PAGE TEXT start

Daddy and mommy won't be in the New Order

by dissed 11 Replies latest jw friends

  • dissed
    dissed

    It's time for my weekly Sunday afternoon rant.

    My story starts with my daughter seven years ago when she was 11. Even though we were not associating anymore, we would let her stay with her JW grand parents and JW cousins some distance away for overniters.

    Coming back from a visit, she was noticeably reserved. She told my wife at bedtime, she NEVER wanted to go back and visit grandma. And why?

    They had told her we would not be in the New Order. My daughter is not stupid. She knows that means we would be killed at Armageddon.

    How would you react to your little girl being traumatized like that?

    Our initial feelings were to call and let them have it, but calmed down and decided to not let her visit unaccompanied anymore. Seeing as they don't visit with us, we knew they would not take the initiative to set up any encounter. We were right. They have never called, nor written, nor done ANYTHING to see their grand daughter. They are loyal JW's.

    When one of her JW cousins died, she refused to go to the service. I insisted she go, but she absolutely refused. She wanted nothing to do with that religion. She is very firm. She has vocalized this many times. She wants nothing to do with a religion that wants her mom and dad killed.

    Are they, her grand parents, unique in their reasonings?

    Now to my nephew and his wife who dissasociated themselves six years ago.

    His parents took the same stand. Refusing to even greet him and completely avoiding his kids, even though they lived right around the corner. He went to them and pleaded with them to spend time with the kids. They were cold in their reply, but called to say they would come by to visit. That visit lasted five minutes. But they did call later and asked if they could take the kids to see a local play. My nephew liked the idea and they did.

    Their oldest kid, maybe eight, came home crying. They had told her, mommy and daddy would not be in the New Order. Unbelievable!

    Unlike me, he called his parents and questioned them. Their reply, "Do you want us to lie?" Unbelievable!

    Unlike me, he has continued to try and work with them, but they are only allowed to visit in his presence until, as he says, "when they learn to behave."

    His parents are loyal JW's.

    This has been our experience. Two different families, two different places, one same rotten attitude. Coincidence? No, not at all. They both serve the same master. The GB of the JW's.

    I'm curious as to your experience with a similar situation, and how you handle it?

    I hope its not all the same as ours, but I'm afraid, many have had something similar happen to them.

    Rant over, your turn.

  • cawshun
    cawshun

    I am not a jw but my daughter married one. His mother is a pioneer and step dad is an elder.... My grand-kids, on occassions, far and few between do spend the night with them. I always worry that they may say something like that to them about me and my husband. I don't know what I will do if I ever hear they said such a thing to them about us.

    The kids did tell me one time that, if I celebrated christmas and birthdays, that I worshiped the devil.... I told them that was not ture. I don't think my daughter or son-in-law told the kids that because they allow them to come to my house on Christmas Eve and have presents. They don't spend time with any other witnesses other then thos jw grand-parents. I don't think it came from KH either, they told me this during the summer, so its not like it was being discussed at the hall.

PAGE TEXT end

**EXERCISE INSTRUCTIONS:**
A) In the forum post, what did the nephew's parents say when he called and questioned them?
B) Report how many lines of the rows contain the string "staircase". Case counts; give only the number.

INPUT RECORDS start

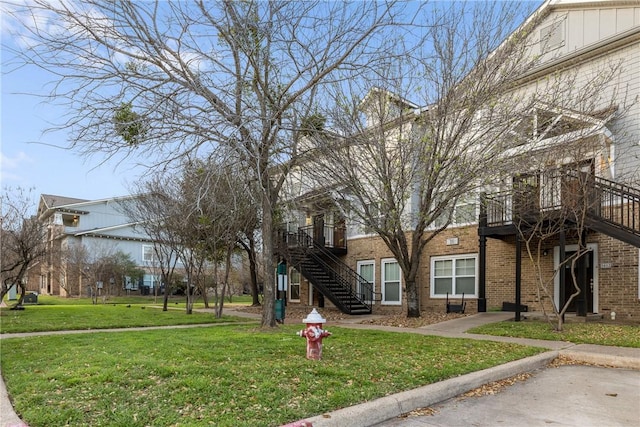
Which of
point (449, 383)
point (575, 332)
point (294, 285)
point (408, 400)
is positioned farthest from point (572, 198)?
point (294, 285)

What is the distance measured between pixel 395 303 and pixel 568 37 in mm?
11386

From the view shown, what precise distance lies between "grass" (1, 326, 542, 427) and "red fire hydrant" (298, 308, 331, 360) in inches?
6.1

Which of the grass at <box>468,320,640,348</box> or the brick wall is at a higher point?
the brick wall

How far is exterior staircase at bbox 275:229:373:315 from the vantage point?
18.9 meters

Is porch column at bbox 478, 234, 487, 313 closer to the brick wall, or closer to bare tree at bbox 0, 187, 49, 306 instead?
the brick wall

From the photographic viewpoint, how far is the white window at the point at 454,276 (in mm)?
17250

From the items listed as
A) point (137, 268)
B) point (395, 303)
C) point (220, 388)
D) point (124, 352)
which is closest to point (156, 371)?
point (220, 388)

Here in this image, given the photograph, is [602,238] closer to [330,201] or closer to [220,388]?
[330,201]

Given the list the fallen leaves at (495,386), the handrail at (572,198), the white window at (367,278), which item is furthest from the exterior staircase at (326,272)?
the fallen leaves at (495,386)

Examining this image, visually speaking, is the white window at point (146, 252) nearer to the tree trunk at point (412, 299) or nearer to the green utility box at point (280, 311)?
the green utility box at point (280, 311)

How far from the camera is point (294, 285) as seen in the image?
2527 cm

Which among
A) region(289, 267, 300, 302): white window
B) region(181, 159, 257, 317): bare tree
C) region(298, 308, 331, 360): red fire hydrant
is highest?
region(181, 159, 257, 317): bare tree

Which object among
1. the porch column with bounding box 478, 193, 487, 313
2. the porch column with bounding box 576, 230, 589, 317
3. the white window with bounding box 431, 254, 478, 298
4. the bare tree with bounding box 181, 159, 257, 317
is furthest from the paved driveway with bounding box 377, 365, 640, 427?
the white window with bounding box 431, 254, 478, 298

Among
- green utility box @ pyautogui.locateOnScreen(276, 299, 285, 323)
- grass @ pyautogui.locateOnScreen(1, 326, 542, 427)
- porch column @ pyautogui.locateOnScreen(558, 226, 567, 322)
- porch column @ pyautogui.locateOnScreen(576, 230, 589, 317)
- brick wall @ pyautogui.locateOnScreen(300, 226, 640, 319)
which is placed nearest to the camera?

INPUT RECORDS end

**WRITTEN RESPONSES:**
A) "Do you want us to lie?"

B) 2